** Opening Selected extract block **

How to fuck around in the gym
How to go lightER, if you must, and/or want to, productively (or not).
‘Going off my birth control has made me a hormone conspiracy theorist’
“Since I went off my hormonal birth control, I have GAINED MUSCLES and I can SEE them and I am actually able to increase my weights... I feel frustrated and a little gaslit by the medical establishment.”

@couchtobarbell, via the paid subscriber Liftcord

Eat

~Liftcord Pick of the Week: An empty-nest mama bear named Grazer won Fat Bear Week. Quoth one expert: "She hasn't had to worry about providing for anybody but herself, so she has really made some massive gains.” So say we all! ~

Poet Laureate and anorexic icon Louise Glück died this past week. I started reading this dense tome of her poems over the summer. Here she is with words for us all, especially in these times:

The tragedy of anorexia seems to me that its intent is not self-destructive, though its outcome so often is. Its intent is to construct, in the only way possible when means are so limited, a plausible self… I was afraid of psychoanalysis in conventional ways… Periodically, in the course of those seven years, I’d turn to my doctor with the old accusation: He’d make me so well, so whole, I’d never write again. Finally, he silenced me; the world, he told me, will give you sorrow enough.

A thing that happens to me often now while Googling is that I just stumble upon someone’s thesis (heard a good joke once that no one ever reads your thesis except you and your advisor; not true, I’m finding them on Google). I liked the premise of this one, on Glück, from a master’s student at a Swedish University: that lyric poems are a better way to capture the experience of anorexia than memoirs, which are bound by time, place, and narrative flow.


This is what my belly looks like. Honestly, I’ve been looking back at a lot of ‘00s photos lately, and it feels crazy to say that the standards for how our stomachs look have actually gotten so much higher since then.

Doing essential things makes time for everything else.

Self-checkout is a failed experiment.

An excellent (NSFW) story about Arnold Schwarzenegger at a party back in the ‘80s, via Charlie Day via Danny DeVito.

** Closing Selected extract block **
** Opening Data provided block **

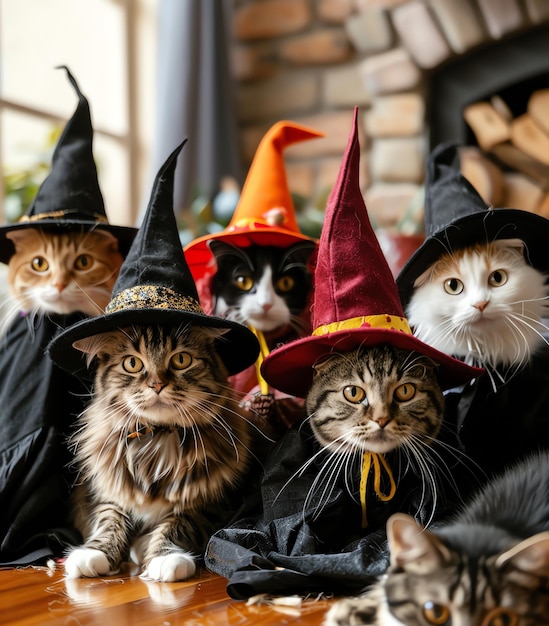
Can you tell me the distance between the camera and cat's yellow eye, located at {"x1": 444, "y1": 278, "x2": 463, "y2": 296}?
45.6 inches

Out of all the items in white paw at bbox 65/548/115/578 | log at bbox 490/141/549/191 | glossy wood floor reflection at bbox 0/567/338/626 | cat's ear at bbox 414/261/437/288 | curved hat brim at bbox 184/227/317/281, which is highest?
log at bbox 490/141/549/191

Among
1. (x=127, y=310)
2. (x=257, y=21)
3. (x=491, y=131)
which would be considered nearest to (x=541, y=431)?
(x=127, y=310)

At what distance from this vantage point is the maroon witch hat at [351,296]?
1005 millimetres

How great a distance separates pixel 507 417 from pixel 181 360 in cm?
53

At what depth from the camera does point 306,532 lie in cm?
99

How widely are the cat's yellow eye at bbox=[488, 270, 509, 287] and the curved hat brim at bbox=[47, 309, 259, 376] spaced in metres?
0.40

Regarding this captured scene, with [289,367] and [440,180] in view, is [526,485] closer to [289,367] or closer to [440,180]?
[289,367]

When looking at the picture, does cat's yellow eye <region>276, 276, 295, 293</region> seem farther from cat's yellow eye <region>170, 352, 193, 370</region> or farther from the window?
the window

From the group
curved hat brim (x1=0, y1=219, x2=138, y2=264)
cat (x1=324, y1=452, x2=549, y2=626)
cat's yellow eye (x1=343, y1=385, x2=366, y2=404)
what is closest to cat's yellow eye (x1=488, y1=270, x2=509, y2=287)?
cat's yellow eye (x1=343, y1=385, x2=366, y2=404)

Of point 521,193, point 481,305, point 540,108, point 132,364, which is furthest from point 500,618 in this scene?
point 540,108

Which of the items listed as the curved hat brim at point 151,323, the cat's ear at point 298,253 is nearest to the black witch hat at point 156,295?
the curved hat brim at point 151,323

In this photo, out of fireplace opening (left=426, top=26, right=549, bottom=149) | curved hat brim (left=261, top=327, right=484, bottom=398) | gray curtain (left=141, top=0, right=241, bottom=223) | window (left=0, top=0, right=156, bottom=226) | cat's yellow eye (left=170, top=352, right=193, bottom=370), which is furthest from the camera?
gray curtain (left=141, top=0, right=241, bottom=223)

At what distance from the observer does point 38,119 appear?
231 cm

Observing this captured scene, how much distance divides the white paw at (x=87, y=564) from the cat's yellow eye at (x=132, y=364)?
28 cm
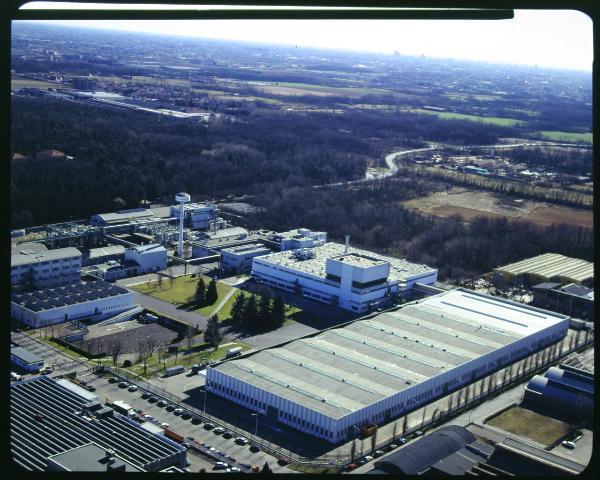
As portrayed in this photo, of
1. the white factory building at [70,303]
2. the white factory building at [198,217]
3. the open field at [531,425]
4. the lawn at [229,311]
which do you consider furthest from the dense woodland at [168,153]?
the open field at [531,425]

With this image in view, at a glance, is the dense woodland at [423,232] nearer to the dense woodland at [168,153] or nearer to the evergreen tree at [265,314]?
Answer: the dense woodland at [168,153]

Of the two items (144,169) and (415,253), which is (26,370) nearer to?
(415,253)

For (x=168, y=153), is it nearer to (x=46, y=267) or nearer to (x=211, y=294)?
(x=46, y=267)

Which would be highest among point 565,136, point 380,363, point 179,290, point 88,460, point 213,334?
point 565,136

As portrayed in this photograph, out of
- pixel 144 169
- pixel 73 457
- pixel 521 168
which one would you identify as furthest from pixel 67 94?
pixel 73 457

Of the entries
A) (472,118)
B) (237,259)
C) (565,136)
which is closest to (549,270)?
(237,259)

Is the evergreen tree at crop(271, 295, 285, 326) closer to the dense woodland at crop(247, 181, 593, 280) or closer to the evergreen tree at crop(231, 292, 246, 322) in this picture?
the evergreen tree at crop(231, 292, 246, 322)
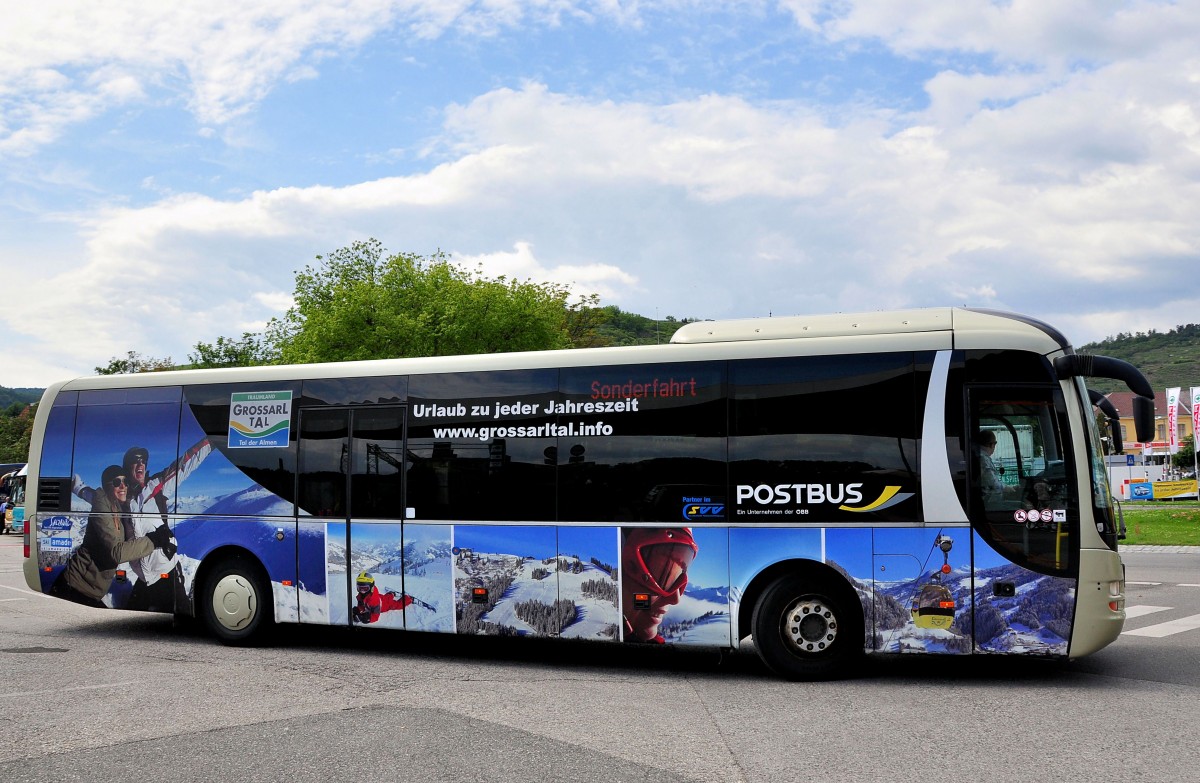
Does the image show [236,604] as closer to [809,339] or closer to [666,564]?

** Closing Data provided block **

Work instruction A:
In the newsletter excerpt, print the passage that begins at the words "A thing that" and stops after "higher since then.".
Work instruction B:
According to the newsletter excerpt, what contest did the bear named Grazer win?
Work instruction C:
Pick up the newsletter excerpt where it stops and keep writing it.

Written answer A:
A thing that happens to me often now while Googling is that I just stumble upon someone’s thesis (heard a good joke once that no one ever reads your thesis except you and your advisor; not true, I’m finding them on Google). I liked the premise of this one, on Glück, from a master’s student at a Swedish University: that lyric poems are a better way to capture the experience of anorexia than memoirs, which are bound by time, place, and narrative flow.


This is what my belly looks like. Honestly, I’ve been looking back at a lot of ‘00s photos lately, and it feels crazy to say that the standards for how our stomachs look have actually gotten so much higher since then.

Written answer B:
Fat Bear Week.

Written answer C:
Drink

I need to shout something at teens doing intensive skincare regimens: skincare is for people with skin that no longer automatically does what your teen skin does!! Skincare products with retinoids and lighteners and stuff are for those of us whose agèd cells now only turn over at a snail’s pace, and we have to make deals with the devil and spend exorbitant amounts of money to keep shocking them back to life. (Honestly, even a lot of what we are sold is junk. Chemical exfoliant, retinoid, moisturizer, SPF, good; everything else, side-eye.)

That’s not you! Take those 25 DAILYYY minutes of your life back, I’m begging you. Put an SPF on and then go get in trouble or study for a test or kiss a boy or just drive around in your car listening to, I don’t know, 100 gecs or whatever it is you kids do. You will spend all of your long adult years feeling like you have no choice but to go through those motions, and it’ll come sooner than you’re ready. Nana Casey promises you this.


“I always say, ‘Believe everything a woman says unless she tells you her periods are normal.’”

@microscopicture

Rest

The whole Whole Earth Catalog body of work has been digitized by Internet Archive. I’ve been kind of fascinated by it ever since Steve Jobs referenced it in his Stanford commencement speech, like a fucking nerd.

How to fix the internet, by one of my faves Katie Notopoulos.

In the riot grrrl archives.

Ten documentaries to watch on Palestine.

Ursula K. LeGuin: “Dictators are always afraid of poets.”


Lastly, a programming note: I’m in the home stretch of writing my book, so things may be a little light around here for the next few weeks. However, I can reveal I am setting the dates for PLATESLAM 2023 for December 15-17 of this year. Plan accordingly! Pick your PRs, adjust your training, and start getting fired up if you want to be included in this year’s highlights reel! More details to come as the dates approach :)

PLATESLAM 2022 highlight reel ~

That’s all for this week! I love you for reading, thank you, let’s go—

[F1] Someone is going to say to me “velocity-based training,”; don’t worry, I know. Also, Crossfit.